The critical differences are due to different definitions of a valid ciphertext $C$ for a message $m$ and public key $(n,e)$:
- In the question's RSA, that's $C\equiv m^e\pmod n$, which allows arbitrary many integers $C$, since that notation only means that $n$ divides $C-m^e$, and implies that if $C$ is valid, then $z\,n+C$ also is for any $z\in\Bbb Z$. Notice that this version of RSA makes $C=m^e$ a valid ciphertext, and this choice of ciphertext allows decryption without the private key, as $m=\sqrt[e]C$.
- In textbook RSA, that's $C=m^e\bmod n$, which further implies $0\le C<n$. This should be tested before decryption (and actual implementation often do this, or at least depend on $C$ not having much more bits than $n$). That leaves a single (or relatively few) valid ciphertext for any message $m$. A ciphertext is uniquely defined for $m_1$ with $(n_1,e)$, and there's no way to make it coincide with the uniquely defined ciphertext for $m_2$ with $(n_2,e)$. A spontaneous match won't occur by chance for even half-realistic modulus size.
- in RSA as practiced, well there's not a single practice, but at least there again are many ciphertexts for any given plaintext, because the message is always combined with randomness for encryption¹. Block RSA encryption usually has $C=g(r,m)^e\bmod n$ where $r$ is a large random bitstring and $g$ is injective with output domain a subset of $[0,n)$. The size of $m$ is severely restricted compared to textbook RSA. If $r$ has sizably more than half as many bits has $n$, by the birthday bound, it is likely that one of the valid ciphertexts for $m_1$ with $(n_1,e)$ coincides with one of the valid ciphertexts for $m_2$ with $(n_2,e)$, implying there's a solution².
Doing what the question wants is easy: one computes $C_1=m_1^e\bmod n_1$ and $C_2=m_2^e\bmod n_2$ per textbook RSA, then by the Chinese Remainder Theorem one computes a $C$ such that $C\equiv C_1\pmod{n_1}$ and $C\equiv C_2\pmod{n_2}$. There is exactly one such integer $C$ in $[0,n_1\,n_2)$ under the hypothesis that $n_1$ and $n_2$ are coprime, which should hold for proper RSA keys.
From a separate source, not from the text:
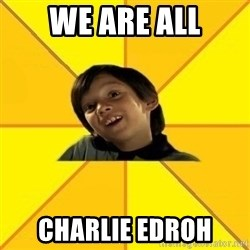 es bakans - WE ARE ALL CHARLIE EDROH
It can be computed as
$$C=\bigl(({n_2}^{-1}\bmod n_1)(C_1-C_2)\bmod n_1\bigr)\,n_2+C_2$$
This $C$ will decipher to $m_1$ for private key $(n,d_1)$ and to $m_2$ for private key $(n,d_2)$ under implementations of textbook RSA decryption that do not check that their ciphertext input is less than the modulus, and still compute exactly despite the anomalous input.
¹ Deterministic RSA allows anyone to check a guess of the plaintext, e.g. find who's name on a public class roll was encrypted. The addition of randomness fixes that often devastating weakness.
² For PKCS#1 v1.5 encryption padding (but not the better OAEP) it is conceivable to actually exhibit a solution if the message is very short and the corresponding private key is known and of the same size. With $m_1$ short, we compute various ciphertexts for $m_2$ and different random padding, and decipher each under $(n,d_1)$ until that does not cause an error, and the deciphered plaintext has the desired size, and it happens to match $m_1$. For 2048-bit $n_1$ and $n_2$, and $m_1$ of $k$ bytes, this is expected to require on average less than $2^{8k+26}$ attempts.